Schreiber, who wrote the book-his first published novel-when he was just 20, said he got the idea from a television news segment on camps for children with cancer. The story, he said, is fiction, derived mostly from his ideas for developing the character of Ryan.

“I decided it had to be completely fictional,” Schreiber said. “I didn’t want to base it on any particular children. I did my research through nurses, parent groups and doctors I because I didn’t want to impose myself on the kids.”

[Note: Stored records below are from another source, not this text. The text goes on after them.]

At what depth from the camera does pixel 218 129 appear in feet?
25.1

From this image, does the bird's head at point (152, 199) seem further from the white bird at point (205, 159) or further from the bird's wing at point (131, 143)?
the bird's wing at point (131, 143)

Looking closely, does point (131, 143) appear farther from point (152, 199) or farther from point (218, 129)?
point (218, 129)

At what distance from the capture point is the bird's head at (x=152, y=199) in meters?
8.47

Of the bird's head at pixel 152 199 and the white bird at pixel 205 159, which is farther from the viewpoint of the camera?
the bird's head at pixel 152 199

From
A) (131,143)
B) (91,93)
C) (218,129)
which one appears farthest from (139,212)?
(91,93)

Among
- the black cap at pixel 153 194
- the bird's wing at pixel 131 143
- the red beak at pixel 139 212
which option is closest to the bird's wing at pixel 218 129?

When Schreiber was doing his research 10 years ago, there were only seven camps for children with cancer in the United States. Today, the camps are fairly common, generally underwritten by hospitals and health-care organizations. “It’s important for someone who’s around hospitals a lot to be in a positive natural environment,” said Schreiber, who has become a booster for such camps since researching his book. “It’s nice to be around trees, to see nature in a positive way.”

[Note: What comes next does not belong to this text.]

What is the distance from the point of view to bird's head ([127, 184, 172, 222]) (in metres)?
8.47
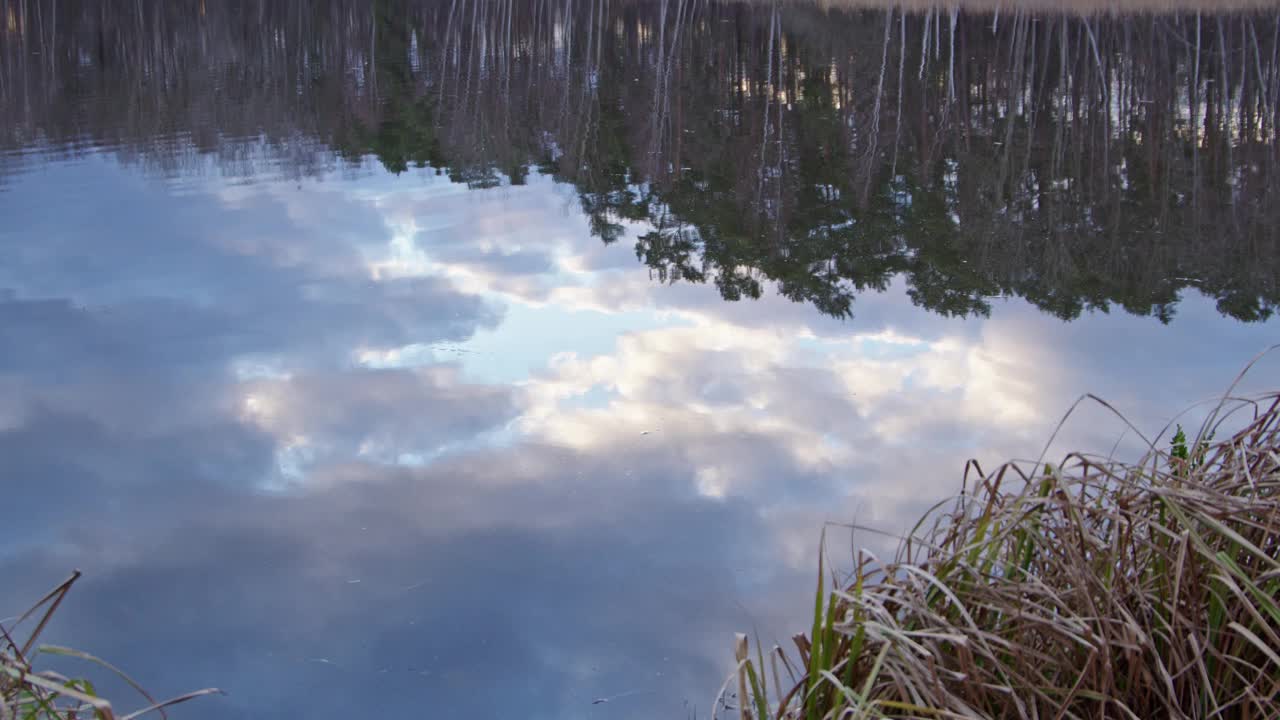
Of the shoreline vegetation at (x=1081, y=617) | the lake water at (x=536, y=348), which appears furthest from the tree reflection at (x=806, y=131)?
the shoreline vegetation at (x=1081, y=617)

In the United States, “Princes” opened last year in limited release in theaters in New York, Chicago and San Francisco, before moving on to the festival circuit. It aired in Canada on the CBC. So far, the film has won seven awards at major festivals, including best screenplay at the World Film Festival in Montreal, best television film at the Monte Carlo Film Festival and the “diploma of honor” at the Moscow International Film Festival.

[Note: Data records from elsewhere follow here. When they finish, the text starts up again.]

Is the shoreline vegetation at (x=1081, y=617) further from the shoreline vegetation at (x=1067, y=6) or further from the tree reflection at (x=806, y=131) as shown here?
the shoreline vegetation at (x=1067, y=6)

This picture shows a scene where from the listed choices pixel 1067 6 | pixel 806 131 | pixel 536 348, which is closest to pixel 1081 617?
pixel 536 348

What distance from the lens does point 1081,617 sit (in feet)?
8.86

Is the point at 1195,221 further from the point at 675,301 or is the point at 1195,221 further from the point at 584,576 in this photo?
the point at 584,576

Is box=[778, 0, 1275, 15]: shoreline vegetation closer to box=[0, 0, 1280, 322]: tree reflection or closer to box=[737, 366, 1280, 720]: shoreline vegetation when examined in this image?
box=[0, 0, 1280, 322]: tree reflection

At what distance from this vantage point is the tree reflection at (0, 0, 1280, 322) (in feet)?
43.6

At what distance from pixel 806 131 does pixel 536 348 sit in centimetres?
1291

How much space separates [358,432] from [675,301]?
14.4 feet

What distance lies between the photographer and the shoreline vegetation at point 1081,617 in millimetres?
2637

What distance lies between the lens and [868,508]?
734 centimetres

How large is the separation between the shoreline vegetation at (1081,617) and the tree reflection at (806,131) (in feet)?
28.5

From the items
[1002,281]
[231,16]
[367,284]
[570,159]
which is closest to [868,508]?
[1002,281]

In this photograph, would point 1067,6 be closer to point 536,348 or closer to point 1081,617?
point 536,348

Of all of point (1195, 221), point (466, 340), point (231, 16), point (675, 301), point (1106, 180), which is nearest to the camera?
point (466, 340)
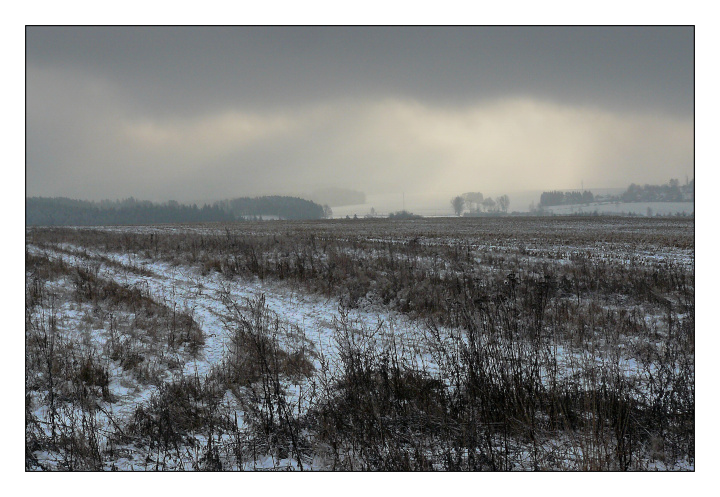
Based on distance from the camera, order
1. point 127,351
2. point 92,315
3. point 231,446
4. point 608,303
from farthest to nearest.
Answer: point 608,303 → point 92,315 → point 127,351 → point 231,446

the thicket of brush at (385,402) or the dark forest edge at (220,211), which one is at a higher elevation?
the dark forest edge at (220,211)

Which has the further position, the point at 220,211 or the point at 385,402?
the point at 220,211

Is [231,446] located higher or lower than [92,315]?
lower

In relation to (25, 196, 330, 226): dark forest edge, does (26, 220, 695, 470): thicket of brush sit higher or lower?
lower

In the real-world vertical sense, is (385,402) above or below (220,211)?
below

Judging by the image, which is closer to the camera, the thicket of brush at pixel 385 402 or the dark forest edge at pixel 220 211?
the thicket of brush at pixel 385 402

Dunning says that the film is different from standard made-for-TV medical fare. “We always see what the parents suffer when their kids are sick, but nobody’s ever done anything from the kids’ point of view,” Dunning said. “In fact, there was a little scene in the book where the parents came up visiting, and I didn’t want to put it in the film. This was the kids’ view of the disease, and I didn’t want to get adults into it.”

“Princes” also lacks some of the melodrama that fills most medical movies, Dunning said.

“It’s a summer camp, so there’s a lot of humor in it,” he said. “The illness is there, and the tragedy is there, but there’s an underlying humor. These kids are not totally depressed all the time.”

Because all of the children at the camp are in remission, “they behave like kids at camp.”


Ryan becomes close to the camp’s resident daredevil and a girl named Holly (played by Stacy Mistysyn), who has lost part of a leg to her cancer.

He comes to camp with two goals: to publish his journal and to lose his virginity. Along the way, he finds the strength to live richly in the time that remains to him.

“He had been oriented toward becoming a physician and treating people, and (instead) he became the patient and the victim, and he has to see the world through those eyes,” Schreiber said. “And he also has to face the fact that he is not going to reach his dream. What he learns is how to resolve himself to living day to day.”

And while the story is about youngsters, its message is for adults, say Dunning and Schreiber. In hopes of attracting a family audience, USA has scheduled the two-hour film for the night before Thanksgiving.

“In (Hollywood), we look at all these Rambo-like heroes, the musclemen of the world, playing all these heroes,” Dunning said. “If there is any message at all, it’s that these kids-not the cinematic ones-are the real heroes.”

“Princes in Exile” airs Wednesday at 9 p.m. on the USA network.